Simulated Training and Evaluation: Isaac Gym requires an NVIDIA GPU. To train in the default configuration, we recommend a GPU with at least 10GB of VRAM. The code can run on a smaller GPU if you decrease the number of parallel environments (Cfg.env.num_envs
). However, training will be slower with fewer environments.
conda create -n dribblebot python==3.8
conda activate dribblebot
pip3 install torch==1.10.0+cu113 torchvision==0.11.1+cu113 torchaudio==0.10.0+cu113 -f https://download.pytorch.org/whl/cu113/torch_stable.html
-
Download and install Isaac Gym Preview 4 from https://developer.nvidia.com/isaac-gym
-
unzip the file via:
tar -xf IsaacGym_Preview_4_Package.tar.gz
-
now install the python package
cd isaacgym/python && pip install -e .
-
Verify the installation by try running an example
python examples/1080_balls_of_solitude.py
-
For troubleshooting check docs
isaacgym/docs/index.html
In this repository, run pip install -e .
If everything is installed correctly, you should be able to run the evaluation script with:
python scripts/play_dribbling_pretrained.py
You should see a robot manipulate a yellow soccer following random global velocity commands.
CODE STRUCTURE The main environment for simulating a legged robot is in legged_robot.py. The default configuration parameters including reward weightings are defined in legged_robot_config.py::Cfg.
There are three scripts in the scripts directory:
scripts
├── __init__.py
├── play_dribbling_custom.py
├── play_dribbling_pretrained.py
└── train_dribbling.py
To train the Go1 controller from Dribblebot, run:
python scripts/train_dribbling.py
After initializing the simulator, the script will print out a list of metrics every ten training iterations.
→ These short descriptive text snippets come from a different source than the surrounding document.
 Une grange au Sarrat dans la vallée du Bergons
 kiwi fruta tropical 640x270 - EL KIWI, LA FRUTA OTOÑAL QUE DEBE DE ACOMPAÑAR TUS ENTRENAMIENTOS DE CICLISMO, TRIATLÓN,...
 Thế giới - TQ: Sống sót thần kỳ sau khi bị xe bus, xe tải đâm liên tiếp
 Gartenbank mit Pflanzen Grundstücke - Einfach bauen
Training with the default configuration requires about 12GB of GPU memory. If you have less memory available, you can
still train by reducing the number of parallel environments used in simulation (the default is Cfg.env.num_envs = 1000
).
To visualize training progress, first set up weights and bias (wandb):
Weights and Biases is the service that will provide you a dashboard where you can see the progress log of your training runs, including statistics and videos.
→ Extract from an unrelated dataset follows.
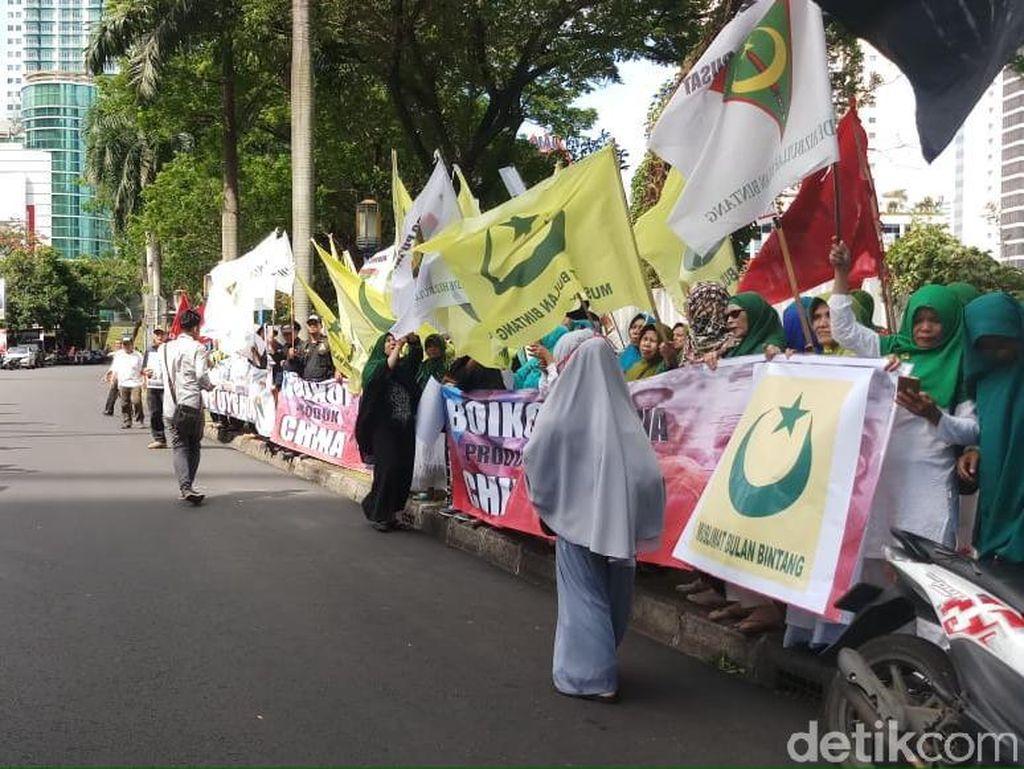 Aksi Bela Uighur, Massa Bulan Bintang Demo di Kedubes China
First, follow the instructions here to create you wandb account: https://docs.wandb.ai/quickstart
Make sure to perform the wandb.login()
step from your local computer.
Finally, use a web browser to go to the wandb IP (defaults to localhost:3001
)
To evaluate a pretrained trained policy, run play_dribbling_pretrained.py
. We provie a pretrained agent checkpoint in the ./runs/dribbling directory.
We are working a modular version of the vision processing code so DribbleBot can be easily deployed on Go1. It will be added in a future release.